◆ **Passage to read**:
- - - - -

This numeric depth need not be integral nor contiguous. The only
requirements are that equivalent levels of indent yield the same number,
"deeper" levels of indent yield numbers greater than "shallower" levels, and
"shallower" levels of indent yield numbers less than "deeper" levels.
This function should take the form
`(indentTokens, indentAsString, indentBreakingToken, previousDepth) => depth`.
The first parameter, `indentTokens`, will be the _indent prefix_ of the line,
i.e. an array of contiguous `"indent"`-type base lexer tokens that began the
line and preceded first non-`"indent"`-type token of the line. This array
could be empty for lines with no indentation.
The second parameter, `indentAsString`, will be the concatenation of the
`value` field of each of the tokens in `indentTokens`; i.e.: the result of
`indentTokens.map(t => t.value).join('')`.
The third parameter, `indentBreakingToken`, will be the first
non-`"indent"`-type base token of the line.
The fourth parameter, `previousDepth`, will be a number indicating the
parser's currently established indentation depth, or `undefined` if no
indentation depth has yet been established. This parameter can be useful when
one wishes to ignore the actual indent prefix of the line and instead "force"
the line to exist at a particular depth relative to the current indentation
depth. For example, one may wish to have comment lines always exist at the
previously established depth, irrespective of their actual indent prefix.
- `emptyLineStrategy` - a `(newlineToken, emit) => {}` function to be executed
upon encountering a line consisting of only zero or more `"indent"`-type base
tokens followed by a `"newline"`-type token or the end of the base token input
stream.
The first parameter, `newlineToken`, will be the `"newline"`-type base token
that ended the line, or `undefined` if the line was ended by the end of the
base token stream.
The second parameter, `emit`, is a function that takes a single parameter
value and emits it as a token into the indentified lexer's stream. This can be
useful, for example, when you'd like empty lines to get their own `eol`-type
token. These tokens will be emitted exactly as provided.
The default value is `() => {}`, which emits no tokens when encountering an
empty line.
Any returned value will be ignored.
- `lineListeners` - an array of
`(indentTokens, indentAsString, indentBreakingToken, indentBreakingTokenType) => {}`
functions to be executed after the full indent prefix of each line is parsed
but before the token that broke the indent prefix is emitted. Each listener
will be called for each line, including empty lines.
This can be useful, for example, to check that indent prefixes use consistent
indent characters (indeed, the default provides this functionality).

- - - - -

◆ **Supplied entries**:
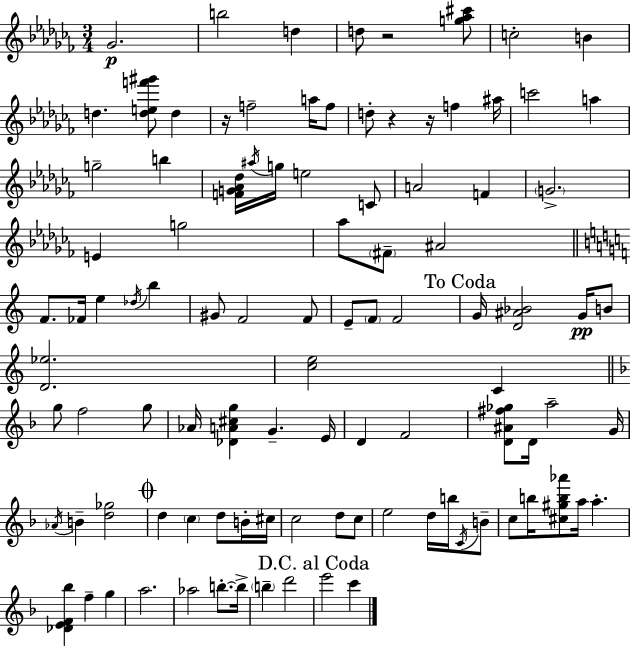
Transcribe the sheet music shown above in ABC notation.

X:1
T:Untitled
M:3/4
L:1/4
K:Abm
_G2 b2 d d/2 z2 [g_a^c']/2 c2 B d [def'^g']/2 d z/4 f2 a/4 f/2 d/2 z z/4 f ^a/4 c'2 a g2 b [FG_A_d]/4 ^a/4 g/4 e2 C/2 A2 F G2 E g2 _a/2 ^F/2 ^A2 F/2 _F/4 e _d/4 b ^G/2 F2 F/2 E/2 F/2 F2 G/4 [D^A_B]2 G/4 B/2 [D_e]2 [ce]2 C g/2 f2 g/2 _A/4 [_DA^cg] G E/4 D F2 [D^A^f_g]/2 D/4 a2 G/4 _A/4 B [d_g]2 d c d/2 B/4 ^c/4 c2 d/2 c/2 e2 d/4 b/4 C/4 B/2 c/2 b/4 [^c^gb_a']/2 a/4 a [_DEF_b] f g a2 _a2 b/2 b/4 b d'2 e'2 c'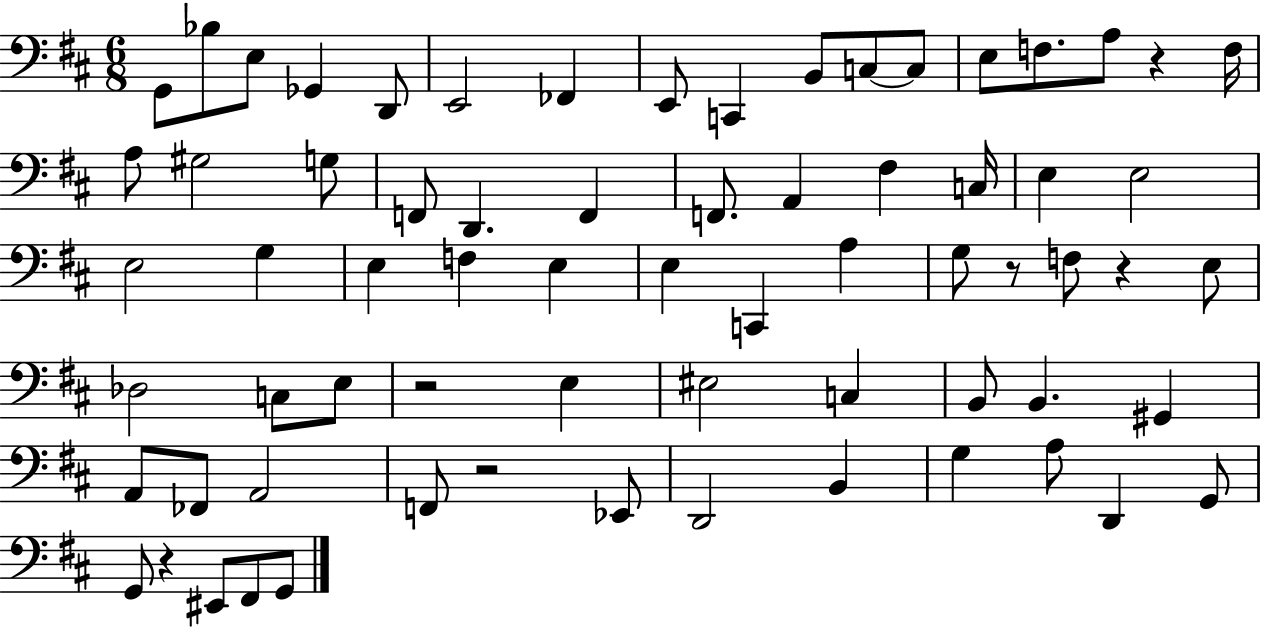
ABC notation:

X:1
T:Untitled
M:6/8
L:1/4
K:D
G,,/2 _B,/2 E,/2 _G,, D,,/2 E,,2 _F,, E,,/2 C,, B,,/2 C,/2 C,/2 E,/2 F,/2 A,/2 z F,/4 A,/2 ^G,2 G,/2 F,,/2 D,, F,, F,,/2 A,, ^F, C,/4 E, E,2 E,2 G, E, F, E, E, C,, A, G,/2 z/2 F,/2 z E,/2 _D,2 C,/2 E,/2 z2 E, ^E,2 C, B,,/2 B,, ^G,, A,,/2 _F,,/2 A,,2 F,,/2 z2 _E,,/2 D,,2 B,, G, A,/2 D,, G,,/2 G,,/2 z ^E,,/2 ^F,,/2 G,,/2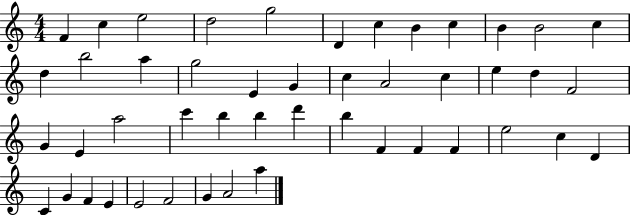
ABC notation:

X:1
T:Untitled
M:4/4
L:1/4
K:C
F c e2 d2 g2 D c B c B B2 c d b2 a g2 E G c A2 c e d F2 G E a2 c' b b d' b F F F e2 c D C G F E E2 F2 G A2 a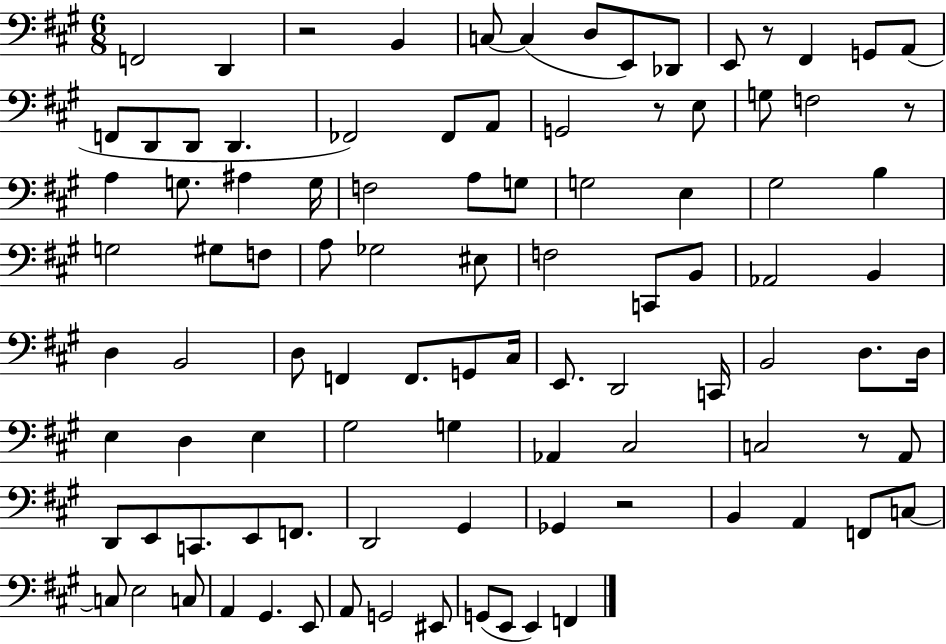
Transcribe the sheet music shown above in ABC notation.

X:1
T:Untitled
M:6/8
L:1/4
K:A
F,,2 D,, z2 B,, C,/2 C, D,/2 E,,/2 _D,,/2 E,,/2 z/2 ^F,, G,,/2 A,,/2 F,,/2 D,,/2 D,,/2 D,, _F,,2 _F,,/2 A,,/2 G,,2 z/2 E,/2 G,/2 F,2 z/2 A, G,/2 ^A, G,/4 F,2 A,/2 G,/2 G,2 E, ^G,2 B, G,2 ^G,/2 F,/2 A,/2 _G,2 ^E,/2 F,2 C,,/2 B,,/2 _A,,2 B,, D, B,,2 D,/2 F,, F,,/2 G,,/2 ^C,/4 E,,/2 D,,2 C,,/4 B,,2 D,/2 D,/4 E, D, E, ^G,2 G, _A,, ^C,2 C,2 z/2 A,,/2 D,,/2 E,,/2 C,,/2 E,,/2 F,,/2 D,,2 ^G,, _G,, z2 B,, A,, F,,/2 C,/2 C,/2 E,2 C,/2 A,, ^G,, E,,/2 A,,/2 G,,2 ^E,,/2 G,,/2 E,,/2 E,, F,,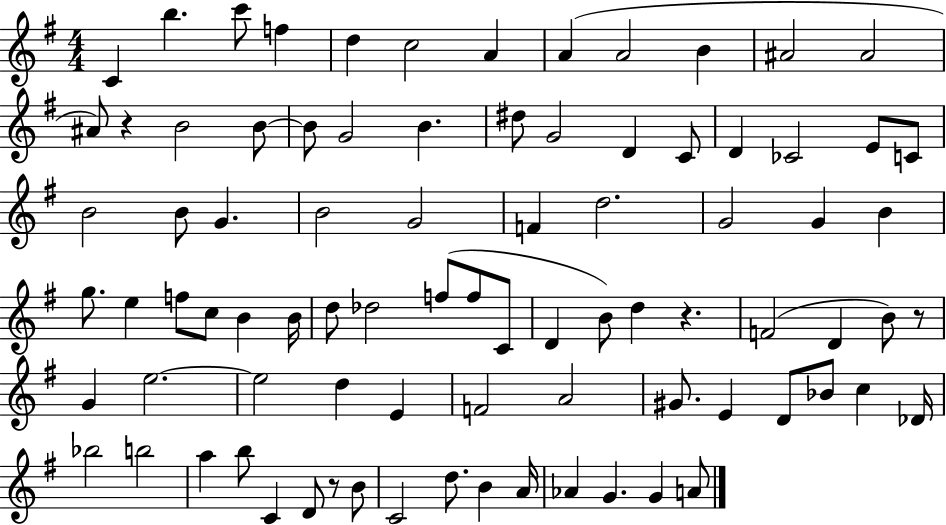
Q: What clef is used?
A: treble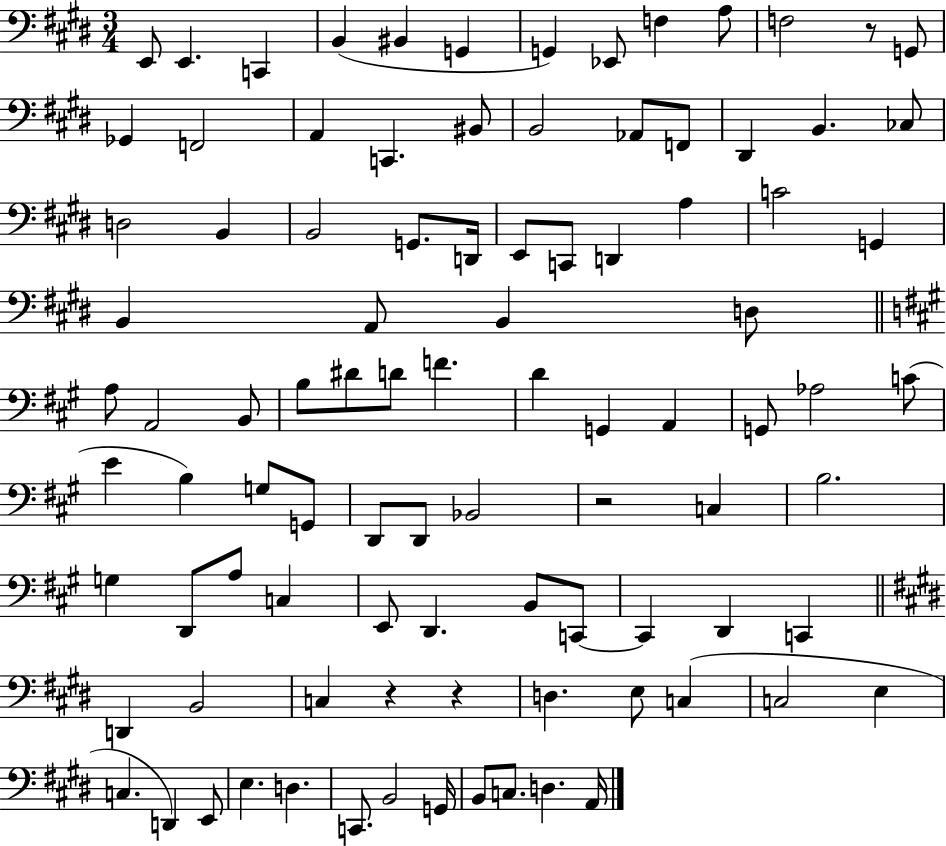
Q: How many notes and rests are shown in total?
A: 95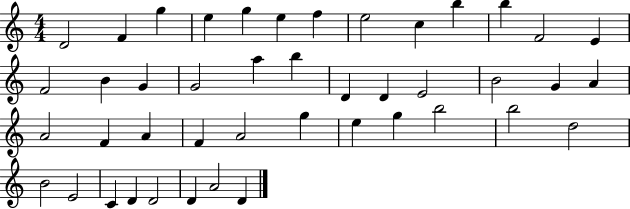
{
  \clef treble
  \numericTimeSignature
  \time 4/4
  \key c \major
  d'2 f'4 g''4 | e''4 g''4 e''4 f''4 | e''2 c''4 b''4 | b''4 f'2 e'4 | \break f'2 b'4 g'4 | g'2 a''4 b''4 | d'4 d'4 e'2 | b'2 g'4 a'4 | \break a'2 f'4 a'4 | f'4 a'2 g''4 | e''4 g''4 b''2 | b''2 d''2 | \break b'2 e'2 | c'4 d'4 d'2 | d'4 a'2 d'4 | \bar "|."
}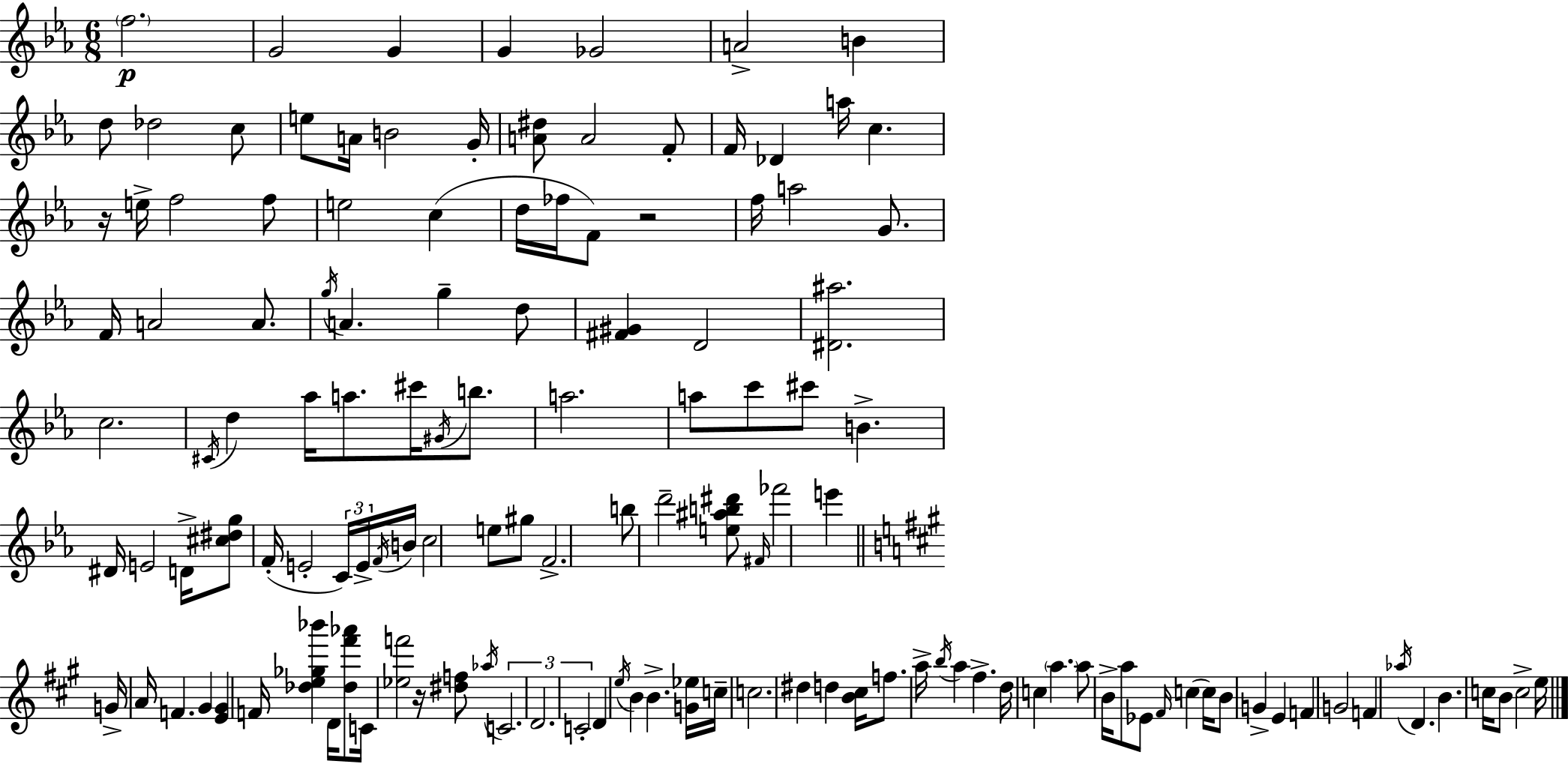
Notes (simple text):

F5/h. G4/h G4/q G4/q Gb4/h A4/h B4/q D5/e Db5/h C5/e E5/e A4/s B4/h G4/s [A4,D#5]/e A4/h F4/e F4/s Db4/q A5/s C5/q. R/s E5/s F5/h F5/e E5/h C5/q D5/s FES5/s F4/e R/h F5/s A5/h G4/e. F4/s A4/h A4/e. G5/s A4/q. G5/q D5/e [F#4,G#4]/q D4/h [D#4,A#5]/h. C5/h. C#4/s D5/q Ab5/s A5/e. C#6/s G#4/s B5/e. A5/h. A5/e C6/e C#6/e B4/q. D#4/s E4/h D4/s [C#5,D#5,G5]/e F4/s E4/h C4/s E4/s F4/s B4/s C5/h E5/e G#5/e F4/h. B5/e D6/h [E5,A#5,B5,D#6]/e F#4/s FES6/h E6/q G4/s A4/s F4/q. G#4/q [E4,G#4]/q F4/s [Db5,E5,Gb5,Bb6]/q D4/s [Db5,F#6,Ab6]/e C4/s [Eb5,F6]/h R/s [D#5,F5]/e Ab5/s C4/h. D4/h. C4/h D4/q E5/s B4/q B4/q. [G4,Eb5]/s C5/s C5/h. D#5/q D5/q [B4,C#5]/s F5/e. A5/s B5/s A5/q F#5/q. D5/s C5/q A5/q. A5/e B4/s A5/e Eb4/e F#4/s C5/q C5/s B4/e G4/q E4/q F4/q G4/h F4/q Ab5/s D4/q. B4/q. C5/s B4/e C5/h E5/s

- - - - -

◆ **Work required**:
Using the lexer documentation, decide whether each statement below agrees with it. Answer yes or no for each, and quote the words that decide it.
1. The numeric depth has to be a whole number.
2. By default, nothing is emitted when an empty line is found.
3. Line listeners are not called for empty lines.
The listing is separate material from the lexer documentation.

◆ **Solution to this problem**:
1. No: "This numeric depth need not be integral nor contiguous."
2. Yes: "The default value is `() => {}`, which emits no tokens when encountering an empty line."
3. No: "Each listener will be called for each line, including empty lines."